For over 40 years, Melbourne-born Ted Grambeau has been consumed by his quest to capture the world through his lens. It's an obsession that has led him on a journey to nearly 100 countries, exhausting over a dozen passports. He’s mostly known for leading adventure expeditions into remote locations in search of undiscovered waves and is most at home when deeply immersed in the ocean.
“Photography is more than a passion, it is my life,” he says. With formal studies in Illustrative photography at RMIT University in Melbourne, Grambeau communicates an intimate relationship with light, a sophisticated understanding of its various expressions – the refraction, reflection and absorptions. The documentary nature of this project requires that Ted be at the waters edge before dawn, when most of us haven’t even thought about opening our eyes.
When he’s not chasing monster waves half way around the world, he prefers to live by the ocean at Currumbin on the Gold Coast. Finding balance, Ted keeps life ‘low key’ but when given the opportunity to share his thoughts on photography an animated creative is revealed.
He is inspired by the Masters Henri Cartier-Bresson and Sebastião Salgado. A photojournalist style is expressed in his work after having spent his formative time assisting the great Magnum legend Burt Glinn of New York.
As Ted explains his views on environmental issues, he touches on the frustration he feels towards climate change and the urgency of action that needs to occur before our sea levels rise beyond the point of no return. “The effects will be devastating before we actually notice.” he says.
Ted is one of the world’s great surf and ocean photographers. Over the past 30 or so years he’s had more surf magazine covers than he can remember. His CV of magazine articles, expeditions, movies and books is an afternoon's read in anyone's language. He studies and monitors weather maps and understands the intricacies of an impending swell forecast well in advance. He has traveled to locations that will be lost, submerged under water once the sea levels start to rise due to the change in climate.
Excited by the prospects of exhibiting his work again, Ted reflects on the first time he showed his SEALEVEL Series at the Pipeline Gallery in Hawaii. Special guests like Kelly Slater and leading environmentalist Jack Johnson came along, with Jack’s wife Kim selecting a few pieces to hang in their home on the North Shore. And then in Sydney at the prestigious Stanley Street Gallery in Darlinghurst as a featured solo exhibition for the Head On Photo Festival. “It’s always great to spend some time chatting with art collectors and critics, all with an ecstatically positive response so far. “It’s nice to use my photography in a positive manner and that I have something to give and make a contribution for spending a bit of time on the planet.”
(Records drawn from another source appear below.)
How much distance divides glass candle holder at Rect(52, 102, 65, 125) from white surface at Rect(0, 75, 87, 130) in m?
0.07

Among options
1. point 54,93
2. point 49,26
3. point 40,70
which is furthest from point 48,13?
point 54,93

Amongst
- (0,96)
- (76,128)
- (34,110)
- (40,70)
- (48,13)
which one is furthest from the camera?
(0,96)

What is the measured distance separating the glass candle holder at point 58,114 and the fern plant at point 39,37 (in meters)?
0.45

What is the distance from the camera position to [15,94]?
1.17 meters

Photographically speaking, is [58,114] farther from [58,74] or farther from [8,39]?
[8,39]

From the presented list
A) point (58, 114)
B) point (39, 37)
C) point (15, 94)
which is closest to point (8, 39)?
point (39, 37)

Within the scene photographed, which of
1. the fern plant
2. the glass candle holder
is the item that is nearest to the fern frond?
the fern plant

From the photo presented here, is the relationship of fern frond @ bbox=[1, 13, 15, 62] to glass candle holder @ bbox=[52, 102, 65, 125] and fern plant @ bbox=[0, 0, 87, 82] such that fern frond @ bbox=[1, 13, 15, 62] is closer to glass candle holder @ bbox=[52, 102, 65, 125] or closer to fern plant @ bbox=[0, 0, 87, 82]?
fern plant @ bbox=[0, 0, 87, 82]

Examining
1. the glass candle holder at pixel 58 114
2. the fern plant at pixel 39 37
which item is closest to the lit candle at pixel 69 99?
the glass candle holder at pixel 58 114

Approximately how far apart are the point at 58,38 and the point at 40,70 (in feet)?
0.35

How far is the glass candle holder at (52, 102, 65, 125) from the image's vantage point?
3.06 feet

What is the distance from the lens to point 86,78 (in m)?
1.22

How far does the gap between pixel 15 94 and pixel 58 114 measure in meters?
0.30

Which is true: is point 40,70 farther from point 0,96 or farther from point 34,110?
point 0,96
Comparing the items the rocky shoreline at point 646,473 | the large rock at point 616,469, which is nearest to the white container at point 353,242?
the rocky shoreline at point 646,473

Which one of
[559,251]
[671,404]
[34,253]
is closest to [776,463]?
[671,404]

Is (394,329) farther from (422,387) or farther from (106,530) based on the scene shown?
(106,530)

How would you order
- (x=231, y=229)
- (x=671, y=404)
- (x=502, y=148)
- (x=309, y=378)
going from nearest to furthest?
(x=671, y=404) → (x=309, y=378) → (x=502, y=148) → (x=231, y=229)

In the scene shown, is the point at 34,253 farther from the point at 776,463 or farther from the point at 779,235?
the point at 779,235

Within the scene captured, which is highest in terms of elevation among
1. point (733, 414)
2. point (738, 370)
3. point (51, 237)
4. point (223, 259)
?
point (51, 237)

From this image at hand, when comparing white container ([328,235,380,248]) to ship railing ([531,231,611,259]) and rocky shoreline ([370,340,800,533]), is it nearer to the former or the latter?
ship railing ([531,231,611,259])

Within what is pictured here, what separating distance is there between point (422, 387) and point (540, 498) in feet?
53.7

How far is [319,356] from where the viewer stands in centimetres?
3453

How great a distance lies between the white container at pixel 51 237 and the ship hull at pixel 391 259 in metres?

Ted’s current exhibition is showing at the Hinge Gallery, located at the Dust Temple in Currumbin as part of the Bleach Festival and Gold Coasts Arts and Culture feature coinciding with the 2018 Commonwealth Games celebrations. Opening night will be a bit special as Grambeau will be launching and signing copies of his new book Adventures in Light - a photographic journey spanning four decades combined with his abstract ocean photography exhibition SEALEVEL - The Art of Awareness.